Why decoder-only displaced them at scale

By the time models hit ~10B+ parameters, decoder-only had pulled ahead for several reasons:

  • Unified interface. Treat every task as “continue this prompt” and you don’t need separate encoder/decoder weights for each modality of input/output.
  • Parameter efficiency. Decoder-only applies its full parameter budget to one stack. Encoder-decoder splits compute.
  • In-context learning. Few-shot prompting fits naturally into a single causal stream; encoder-decoder needs adaptation.
  • Simpler engineering. One model, one tokenizer, one inference path.

The empirical scaling result: at frontier scale, decoder-only matches or beats encoder-decoder on translation and summarization too — the original strongholds.

Where they still live

For most production AI the choice is between a LLM for generation and an for representation. Encoder-decoder is the historical middle ground that lost both ends.

Encoder-decoder lost the scaling race because the split it imposed stopped paying its own bill. Decoder-only is strictly more flexible at LLM scale; encoder-only is strictly cheaper for representation tasks.

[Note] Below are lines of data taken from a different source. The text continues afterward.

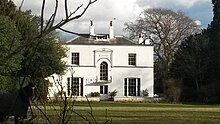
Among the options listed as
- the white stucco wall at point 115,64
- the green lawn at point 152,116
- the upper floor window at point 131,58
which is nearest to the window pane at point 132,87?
the white stucco wall at point 115,64

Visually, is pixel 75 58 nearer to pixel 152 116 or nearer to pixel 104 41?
pixel 104 41

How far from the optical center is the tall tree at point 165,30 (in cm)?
6688

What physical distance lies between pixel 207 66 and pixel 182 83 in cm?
332

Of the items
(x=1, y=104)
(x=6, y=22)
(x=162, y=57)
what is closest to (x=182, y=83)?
(x=162, y=57)

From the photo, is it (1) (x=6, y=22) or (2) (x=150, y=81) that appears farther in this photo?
(2) (x=150, y=81)

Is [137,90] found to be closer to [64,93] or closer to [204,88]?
[204,88]

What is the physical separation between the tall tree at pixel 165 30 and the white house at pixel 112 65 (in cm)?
696

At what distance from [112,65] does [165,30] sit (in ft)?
36.4

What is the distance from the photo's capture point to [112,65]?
5931 cm

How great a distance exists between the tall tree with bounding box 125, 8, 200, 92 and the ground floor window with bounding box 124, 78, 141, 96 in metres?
7.59

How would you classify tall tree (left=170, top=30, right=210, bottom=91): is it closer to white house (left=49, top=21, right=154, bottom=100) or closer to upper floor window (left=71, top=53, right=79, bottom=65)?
white house (left=49, top=21, right=154, bottom=100)

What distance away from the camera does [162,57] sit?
6812 centimetres

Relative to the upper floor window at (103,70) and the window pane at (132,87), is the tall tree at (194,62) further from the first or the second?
the upper floor window at (103,70)

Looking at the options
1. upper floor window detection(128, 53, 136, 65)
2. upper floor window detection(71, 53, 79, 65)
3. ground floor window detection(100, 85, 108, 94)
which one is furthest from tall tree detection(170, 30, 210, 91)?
upper floor window detection(71, 53, 79, 65)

The middle has no home.

Where encoder-decoder still ships
  • Google Translate’s production MT stack — heavily tuned T5/mBART variants per language pair
  • T5 / Flan-T5 small models for structured-output tasks (classification with explanations, table-to-text)
  • RETRO and Atlas — research systems that fuse retrieved documents through cross-attention
  • Whisper (OpenAI’s speech model) — the canonical modern encoder-decoder, where the audio/text split is genuinely unavoidable
  • BART summarization fine-tunes when a full LLM call is overkill
Go further

Why split into encoder and decoder at all?

It cleanly separates 'understand input' from 'generate output'. The encoder gets bidirectional attention, ideal for representation; the decoder gets causal attention, ideal for generation. Cross-attention bridges them. For tasks where input and output are clearly distinct (translate French → English), this separation is intuitive and historically effective.

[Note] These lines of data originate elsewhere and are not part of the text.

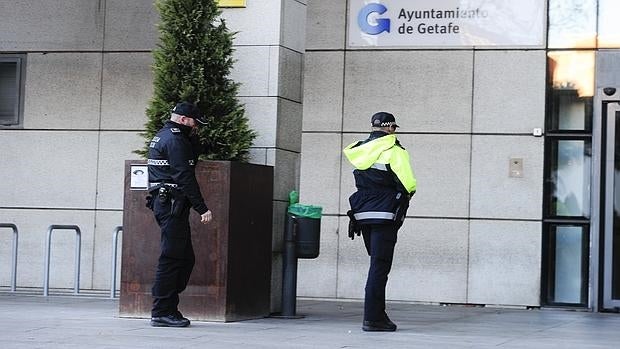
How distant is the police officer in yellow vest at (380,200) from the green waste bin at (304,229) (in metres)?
1.37

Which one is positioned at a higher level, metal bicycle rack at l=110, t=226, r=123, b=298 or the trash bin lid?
the trash bin lid

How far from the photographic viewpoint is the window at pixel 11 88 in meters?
16.6

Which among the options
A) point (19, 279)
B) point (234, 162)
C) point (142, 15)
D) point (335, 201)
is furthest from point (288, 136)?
point (19, 279)

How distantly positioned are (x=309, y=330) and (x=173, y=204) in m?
1.64

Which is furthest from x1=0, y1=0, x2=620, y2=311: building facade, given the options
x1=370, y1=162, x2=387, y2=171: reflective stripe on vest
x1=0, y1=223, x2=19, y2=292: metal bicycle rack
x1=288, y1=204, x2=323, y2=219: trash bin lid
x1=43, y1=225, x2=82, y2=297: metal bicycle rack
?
x1=370, y1=162, x2=387, y2=171: reflective stripe on vest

Are encoder-decoder models obsolete?

Not quite — they remain competitive on classical seq2seq tasks like machine translation, summarization, and structured generation, especially at smaller scales. T5-style models also power many internal tools at Google. But for general-purpose LLMs, [decoder-only](/concepts/decoder-only-model/) won the scaling race because of architectural simplicity and unified prompt-based interfaces.

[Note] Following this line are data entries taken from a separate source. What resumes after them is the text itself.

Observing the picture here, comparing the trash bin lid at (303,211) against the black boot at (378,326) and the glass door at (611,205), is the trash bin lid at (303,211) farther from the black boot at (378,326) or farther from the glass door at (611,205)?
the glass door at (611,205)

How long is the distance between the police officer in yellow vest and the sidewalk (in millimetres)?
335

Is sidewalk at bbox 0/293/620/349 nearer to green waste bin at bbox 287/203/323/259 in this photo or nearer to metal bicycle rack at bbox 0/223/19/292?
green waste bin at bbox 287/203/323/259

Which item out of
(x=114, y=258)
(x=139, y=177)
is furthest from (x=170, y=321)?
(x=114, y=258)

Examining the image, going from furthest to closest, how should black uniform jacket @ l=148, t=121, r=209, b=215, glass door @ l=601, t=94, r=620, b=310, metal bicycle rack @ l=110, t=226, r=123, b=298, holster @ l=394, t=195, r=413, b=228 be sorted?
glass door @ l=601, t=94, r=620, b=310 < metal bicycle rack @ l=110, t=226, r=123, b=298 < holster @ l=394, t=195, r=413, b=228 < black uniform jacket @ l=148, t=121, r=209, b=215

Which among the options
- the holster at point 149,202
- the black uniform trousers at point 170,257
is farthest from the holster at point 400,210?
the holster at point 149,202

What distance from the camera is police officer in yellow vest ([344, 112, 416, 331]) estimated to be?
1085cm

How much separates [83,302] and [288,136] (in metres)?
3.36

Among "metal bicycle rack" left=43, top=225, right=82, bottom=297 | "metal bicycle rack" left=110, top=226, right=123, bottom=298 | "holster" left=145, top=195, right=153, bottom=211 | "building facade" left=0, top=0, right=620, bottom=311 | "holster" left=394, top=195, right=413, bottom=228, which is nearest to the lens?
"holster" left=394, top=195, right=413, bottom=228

What's cross-attention and how is it different from self-attention?

In self-attention, queries, keys, and values all come from the same sequence. In cross-attention, queries come from the decoder (the sequence being generated) but keys and values come from the encoder (the input). It's how the decoder reads from the encoder's representation at every layer of generation.